Systematic review identifies the design and methodological conduct of studies on machine learning-based prediction models.
Andaur Navarro CL., Damen JA., van Smeden M., Takada T., Nijman SW., Dhiman P., Ma J., Collins GS., Bajpai R., Riley RD., Moons KG., Hooft L.
OBJECTIVE: We sought to summarize the study design, modelling strategies, and performance measures reported in studies on clinical prediction models developed using machine learning techniques. STUDY DESIGN AND SETTING: We search PubMed for articles published between 01/01/2018 and 31/12/2019, describing the development or the development with external validation of a multivariable prediction model using any supervised machine learning technique.
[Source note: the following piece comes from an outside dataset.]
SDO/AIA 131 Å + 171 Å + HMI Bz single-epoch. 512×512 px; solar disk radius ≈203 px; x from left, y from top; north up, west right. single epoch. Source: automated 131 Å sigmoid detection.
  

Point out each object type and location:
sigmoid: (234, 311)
No restrictions were made based on study design, data source, or predicted patient-related health outcomes. RESULTS: We included 152 studies, 58 (38.2% [95%CI 30.8-46.1]) were diagnostic and 94 (61.8% [95%CI 53.9-69.2]) prognostic studies. Most studies reported only the development of prediction models (n=133, 87.5% [95%CI 81.3-91.8]), focused on binary outcomes (n=131, 86.2% [95%CI 79.8-90.8), and did not report a sample size calculation (n=125, 82.2% [95%CI 75.4-87.5]). The most common algorithms used were support vector machine (n=86/522, 16.5% [95%CI 13.5-19.9]) and random forest (n=73/522, 14% [95%CI 11.3-17.2]). Values for area under the Receiver Operating Characteristic curve ranged from 0.45 to 1.00. Calibration metrics were often missed (n=494/522, 94.6% [95%CI 92.4-96.3]). CONCLUSIONS: Our review revealed that focus is required on handling of missing values, methods for internal validation, and reporting of calibration to improve the methodological conduct of studies on machine learning-based prediction models. SYSTEMATIC REVIEW REGISTRATION: PROSPERO, CRD42019161764.